Here’s why: Even if Republicans were to agree that the FBI should look into the new charges lodged by Christine Blasey Ford, there are no circumstances under which Trump would ever accept the FBI’s findings — should they cast further doubt on Kavanaugh’s nomination, or even fail to fully exonerate him — as legitimate. That fact is a direct outgrowth of Trump’s corrupt attacks on the FBI and law enforcement as part of of his ongoing campaign of harassment and disruption directed at the investigation into his own conduct and that of his campaign.
Senior Senate Democratic aides tell me they believe there is a 50-50 chance, at this point, that Ford will decline to appear before the Senate Judiciary Committee on Monday, as Republicans have invited her to do alongside Kavanaugh. Ford’s legal team has insisted that the FBI investigate her charges before she appear, to ensure that there is a fuller set of shared facts to operate from as the foundation for a fair hearing. Republicans have declined, and essentially delivered an ultimatum: If she doesn’t appear, the vote will go forward, and most signs indicate Kavanaugh would have the support of 50 or 51 Senate Republicans.
On Thursday, I spoke to Tim Weiner, a historian of the U.S. intelligence services who has written well-regarded chronicles of the FBI and of the Central Intelligence Agency. He contended that the Republican argument against further FBI scrutiny of Ford’s charges is “nonsense.”
Weiner told me it is not just desirable, but “essential,” for the FBI to examine the new charges against Kavanaugh, “not just to determine whether he was a drunken rapey teenager, but to determine whether he is a liar.” Kavanaugh has flatly denied Ford’s charges, and is expected to do the same when he testifies publicly again.
‘What happens at Georgetown Prep, stays at Georgetown Prep’
The FBI conducts background checks on Supreme Court nominees and shares that information with officials who are weighing confirmation. As the New York Times noted on Wednesday, the FBI’s role is not to pass judgment on the credibility of claims such as those made by Ford but, rather, to provide additional information that officials evaluating those claims might find useful.
In that regard, Weiner argued additional FBI involvement right now could be useful. In this case, Weiner said, the FBI could interview “character and material witnesses” to Kavanaugh’s behavior at the time, and talk to “his classmates and her classmates.”
“It would make sure that what happened at Georgetown Prep didn’t stay at Georgetown Prep,” Weiner said, in a reference to Kavanaugh’s joke during a 2015 speech that “what happens at Georgetown Prep” — which he attended — “stays at Georgetown Prep.” In other words, FBI fact finding is supposed to crack through such codes of silence.

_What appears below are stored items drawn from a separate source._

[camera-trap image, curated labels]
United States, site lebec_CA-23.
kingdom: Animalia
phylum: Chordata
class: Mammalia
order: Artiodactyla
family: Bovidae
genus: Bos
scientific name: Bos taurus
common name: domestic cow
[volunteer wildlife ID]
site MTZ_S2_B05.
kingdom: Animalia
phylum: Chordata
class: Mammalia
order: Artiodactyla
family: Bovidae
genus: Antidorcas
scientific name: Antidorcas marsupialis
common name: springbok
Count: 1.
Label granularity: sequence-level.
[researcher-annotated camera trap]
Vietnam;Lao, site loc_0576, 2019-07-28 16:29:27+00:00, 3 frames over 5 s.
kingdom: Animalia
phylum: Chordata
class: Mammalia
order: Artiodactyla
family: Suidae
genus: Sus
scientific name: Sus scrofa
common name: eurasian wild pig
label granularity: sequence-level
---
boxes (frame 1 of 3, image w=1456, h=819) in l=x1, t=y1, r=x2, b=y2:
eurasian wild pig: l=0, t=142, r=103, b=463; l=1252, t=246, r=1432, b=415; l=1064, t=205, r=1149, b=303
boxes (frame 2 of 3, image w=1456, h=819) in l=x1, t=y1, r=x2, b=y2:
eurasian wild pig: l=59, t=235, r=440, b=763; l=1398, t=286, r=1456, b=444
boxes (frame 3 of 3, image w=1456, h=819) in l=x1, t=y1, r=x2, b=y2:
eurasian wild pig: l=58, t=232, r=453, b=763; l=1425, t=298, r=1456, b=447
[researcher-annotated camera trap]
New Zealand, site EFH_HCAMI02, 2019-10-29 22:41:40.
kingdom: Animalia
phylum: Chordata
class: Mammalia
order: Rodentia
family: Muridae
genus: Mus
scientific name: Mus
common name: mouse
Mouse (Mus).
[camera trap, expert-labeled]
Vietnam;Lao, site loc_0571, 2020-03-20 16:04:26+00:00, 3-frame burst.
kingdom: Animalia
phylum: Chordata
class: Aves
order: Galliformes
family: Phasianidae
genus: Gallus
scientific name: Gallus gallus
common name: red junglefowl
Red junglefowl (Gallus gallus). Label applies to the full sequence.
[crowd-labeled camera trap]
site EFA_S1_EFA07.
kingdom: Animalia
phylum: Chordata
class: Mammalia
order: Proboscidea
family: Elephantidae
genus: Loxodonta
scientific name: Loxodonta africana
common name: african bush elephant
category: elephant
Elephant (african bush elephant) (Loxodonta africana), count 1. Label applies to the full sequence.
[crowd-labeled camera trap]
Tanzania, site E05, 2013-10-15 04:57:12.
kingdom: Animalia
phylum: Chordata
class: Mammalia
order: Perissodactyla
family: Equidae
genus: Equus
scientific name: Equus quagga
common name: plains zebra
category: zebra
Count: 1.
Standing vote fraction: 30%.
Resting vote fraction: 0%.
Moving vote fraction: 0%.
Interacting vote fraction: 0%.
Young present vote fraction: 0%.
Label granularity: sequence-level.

Weiner noted that the FBI could interview both Kavanaugh and Ford. It could also interview others who are witnesses of a sort — Mark Judge, who Ford has alleged was in the room, or, say, Ford’s husband, who has said Ford singled out Kavanaugh by name during a therapy session in 2012. Indeed, Weiner pointed out that the process could actually provide information that casts doubt on Ford’s claim.
“A background check could determine that his accuser is lying,” Weiner said. For instance, it could provide lawmakers with additional testimony from classmates attesting to his character or testimony from people sympathetic to her that stops well short of corroboration, thus putting her story on shakier ground.
Trump’s corruption is staining everything
But here’s the real rub of the matter: As numerous former officials told Politico, whether the FBI does this is up to the president — he could simply ask for it. And as Weiner pointed out, Trump essentially sees the FBI as illegitimate. Indeed, earlier this week, Trump blasted the FBI as “truly a cancer in our country.”
Thus, the president is, of course, all but certain not to ask the FBI to look into this further. But the point is that, even if he did, he would not accept any FBI findings if they were not entirely to his liking. And Republicans are so protective of this president that they would not accept them, either, let alone buck the president by calling for the FBI to get involved again in the first place.
The fact that Trump “just called the FBI a cancer,” Weiner noted, confirms that “his hatred for the FBI, and Senate Republicans’ slavish devotion to him, make the question of the FBI’s involvement a nonstarter.”
The bottom line is that a legitimate fact-finding role for the FBI in this process is simply not possible with this president in office, and Trump’s corruption is the root cause of this. Because of it, there could not be such a fact-finding effort in this case even if both parties were to agree that it is desirable. And Republicans — who now claim that testimony from only Ford and Kavanaugh will be sufficient, to keep the dispute shrouded in “he said, she said” uncertainty — are complicit in creating this state of affairs, in which bringing an external, neutral fact-finding effort to bear on this process is essentially unthinkable.
Kavanaugh very well may be entirely innocent, of course, but this only underscores the point further. The absence of that neutral effort to determine the truth — which is the direct outgrowth of Trump’s corruption of the rule of law for his own personal ends — will forever be a question mark over the process, should Kavanaugh be confirmed. After all, if you presume Kavanaugh’s innocence, that inevitably also means this absence leaves doubt lingering over his ascension that should have been dispelled.